A professional ballroom dancer, 32-year-old Rafael Castellano battled a severe case of meningitis for three months, beginning in June 2022. During this time, he had eight surgeries, was placed in a medically induced coma and had both of his legs amputated (NY Post). He said he did not know much about the disease before, and now hopes to spread awareness.

According to the Centers for Disease Control and Prevention, “infants, teens and young adults and older adults have the highest rates of meningococcal disease in the United States.”

College students living in close quarters such as in dormitories can be as much as six times more likely to acquire meningitis. It is spread through “sharing respiratory and throat secretions (saliva or spit). Generally, it takes close or lengthy contact to spread these bacteria. Those at increased risk of getting sick include people in the same household, roommates, or anyone with direct contact with the patient’s oral secretions, such as a kissing partner,” (Centers for Disease Control and Prevention). 

Some symptoms commonly shown in those with meningitis may match those associated with a cold or the flu, such as fever, vomiting and headache. However, other symptoms present as the illness progresses.

Limb pain, pale skin, and cold hands and feet often appear earlier than the rash, neck stiffness, dislike of bright lights and confusion,” said.

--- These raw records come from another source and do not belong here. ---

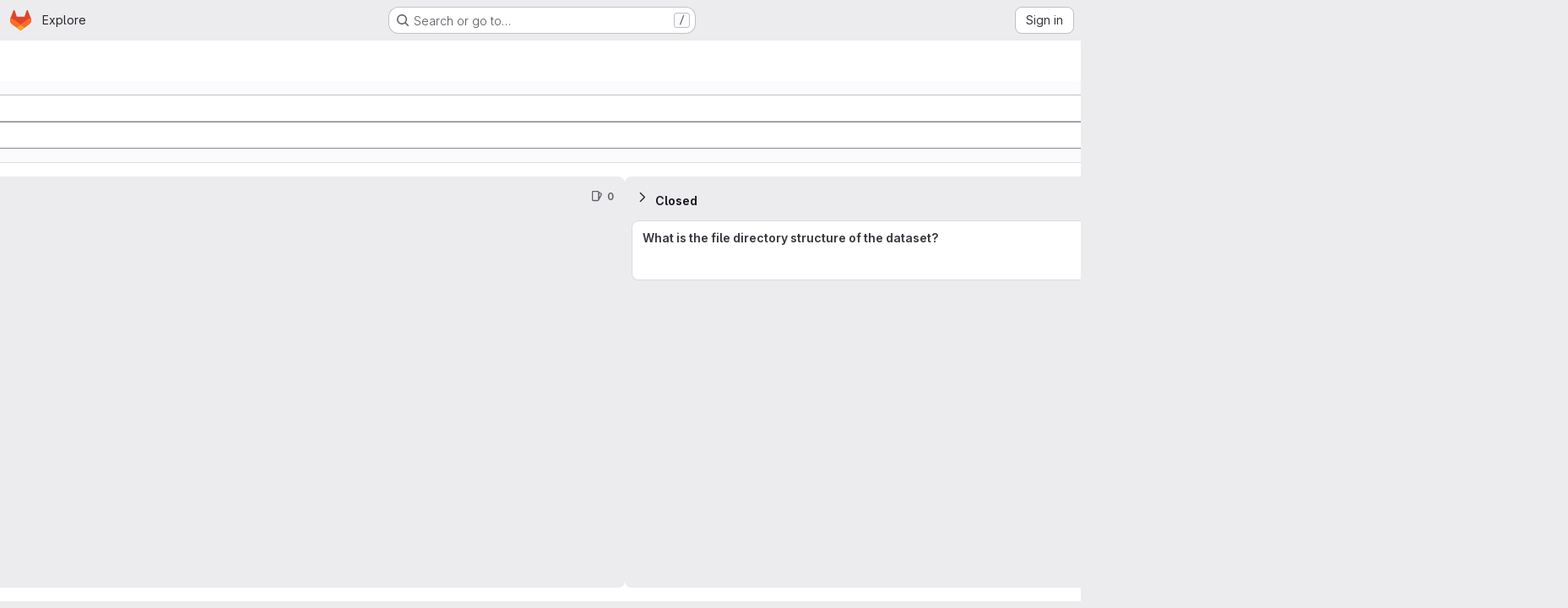

--- FILE ---
content_type: text/javascript; charset=utf-8
request_url: https://git.ias.informatik.tu-darmstadt.de/assets/webpack/pages.projects.boards.3645b81f.chunk.js
body_size: 328
content:
(this.webpackJsonp=this.webpackJsonp||[]).push([["pages.projects.boards"],{187:function(s,e,a){a("HVBj"),a("gjpc"),s.exports=a("QA9M")},QA9M:function(s,e,a){"use strict";a.r(e);var o=a("Erny"),p=a("CX32"),r=a("lqk7");Object(o.a)(p.a),Object(r.a)()}},[[187,"runtime","main","commons-pages.projects-pages.projects.activity-pages.projects.alert_management.details-pages.project-1bcd7ed0","commons-pages.admin.abuse_reports-pages.admin.abuse_reports.show-pages.admin.credentials-pages.admin-dde006c0","commons-pages.admin.abuse_reports-pages.admin.abuse_reports.show-pages.admin.groups.index-pages.admi-2872c637","322e2593","commons-pages.groups.boards-pages.projects.boards-pages.projects.feature_flags.edit-pages.projects.f-10e28730","commons-pages.groups.boards-pages.projects.boards-pages.projects.settings.repository.create_deploy_t-3e484716","commons-pages.dashboard.merge_requests-pages.groups.boards-pages.projects.boards","commons-pages.groups.boards-pages.projects.boards"]]]);
//# sourceMappingURL=pages.projects.boards.3645b81f.chunk.js.map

Being able to recognize symptoms and seek medical attention is extremely important, as the disease can “kill in hours,” (Meningitis). 

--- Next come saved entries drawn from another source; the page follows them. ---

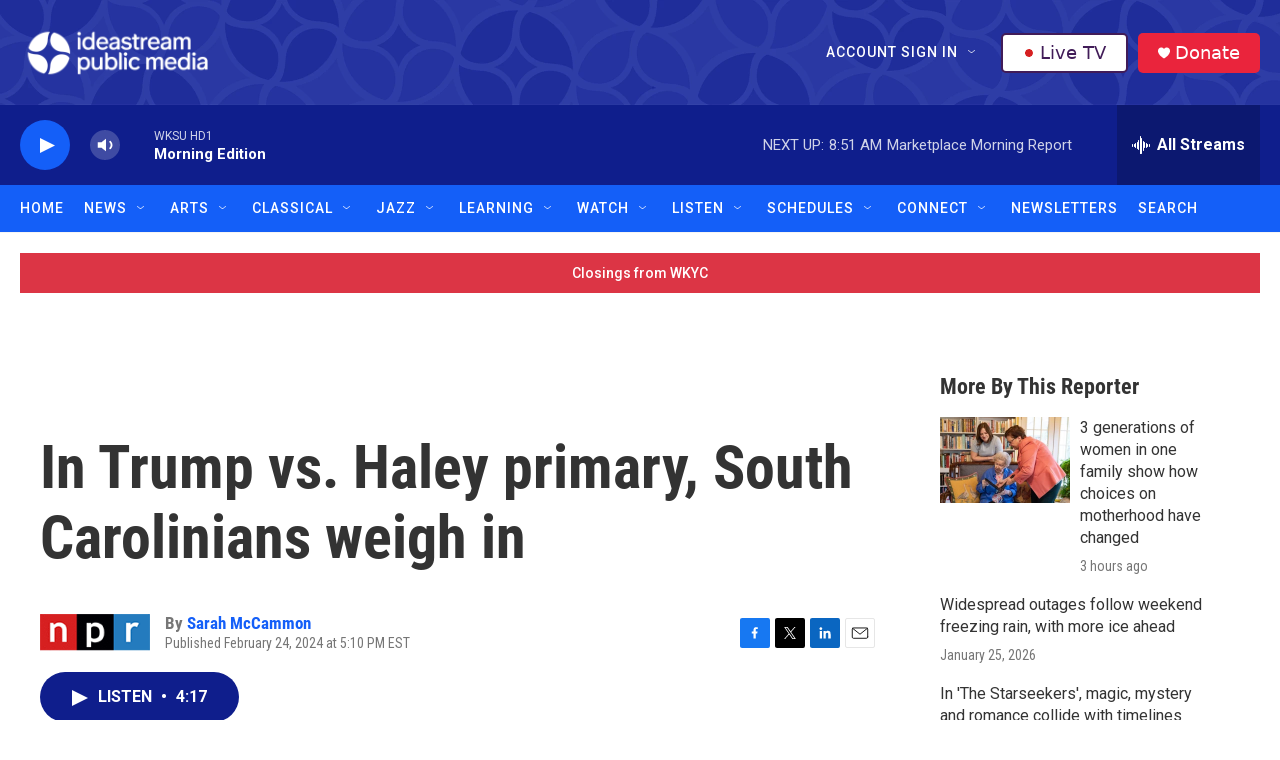

--- FILE ---
content_type: text/html; charset=utf-8
request_url: https://www.google.com/recaptcha/api2/aframe
body_size: 163
content:
<!DOCTYPE HTML><html><head><meta http-equiv="content-type" content="text/html; charset=UTF-8"></head><body><script nonce="sSpkjtP2I8LEwpasoEutCA">/** Anti-fraud and anti-abuse applications only. See google.com/recaptcha */ try{var clients={'sodar':'https://pagead2.googlesyndication.com/pagead/sodar?'};window.addEventListener("message",function(a){try{if(a.source===window.parent){var b=JSON.parse(a.data);var c=clients[b['id']];if(c){var d=document.createElement('img');d.src=c+b['params']+'&rc='+(localStorage.getItem("rc::a")?sessionStorage.getItem("rc::b"):"");window.document.body.appendChild(d);sessionStorage.setItem("rc::e",parseInt(sessionStorage.getItem("rc::e")||0)+1);localStorage.setItem("rc::h",'1769606355275');}}}catch(b){}});window.parent.postMessage("_grecaptcha_ready", "*");}catch(b){}</script></body></html>

--- FILE ---
content_type: text/css
request_url: https://tags.srv.stackadapt.com/sa.css
body_size: -11
content:
:root {
    --sa-uid: '0-1bc821dc-1484-5795-7664-583b757f3bd6';
}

There are two kinds of vaccinations available to prevent different strains of meningitis. The Meningococcal Conjugate or MenACWY is a vaccine that prevents strains A, C, Y and W. The first dose is taken between ages 11-12 and a booster is taken at age 16 (Centers for Disease Control and Prevention).

It is also recommended that teens and young adults at increased risk of acquiring meningitis, such as those living in dormitories, receive the MenB vaccine, which protects against Strain B. This strain has previously been found on college campuses (Graham Health Center). The MenB vaccine is available at pharmacies and doctor’s offices for those between the ages of 16-23.

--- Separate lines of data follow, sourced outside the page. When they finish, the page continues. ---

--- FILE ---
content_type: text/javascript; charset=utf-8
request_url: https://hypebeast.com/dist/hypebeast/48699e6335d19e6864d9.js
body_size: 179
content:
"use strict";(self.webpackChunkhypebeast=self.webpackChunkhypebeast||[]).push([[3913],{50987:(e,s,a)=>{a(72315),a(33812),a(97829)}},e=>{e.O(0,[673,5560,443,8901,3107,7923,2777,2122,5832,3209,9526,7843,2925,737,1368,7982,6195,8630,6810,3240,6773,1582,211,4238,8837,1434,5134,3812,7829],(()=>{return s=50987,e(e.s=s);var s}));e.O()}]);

Dr. Silvana Younan is an internal medicine physician at Farmington Hills Medical Center. She sees patients of all ages, including young adults, and has two children who are recent college grads.

“Vaccinating against meningitis is especially important for college students, especially considering the large population and close proximity of students in housing sites and dorm rooms,” Younan said.

She continued to describe the significance of spreading awareness and learning more about meningococcal disease, which can cause meningitis and other blood infections. 

“Knowing about the disease and its symptoms, in addition to being vaccinated, can go a long way in keeping yourself and others in the campus safe,” Younan said.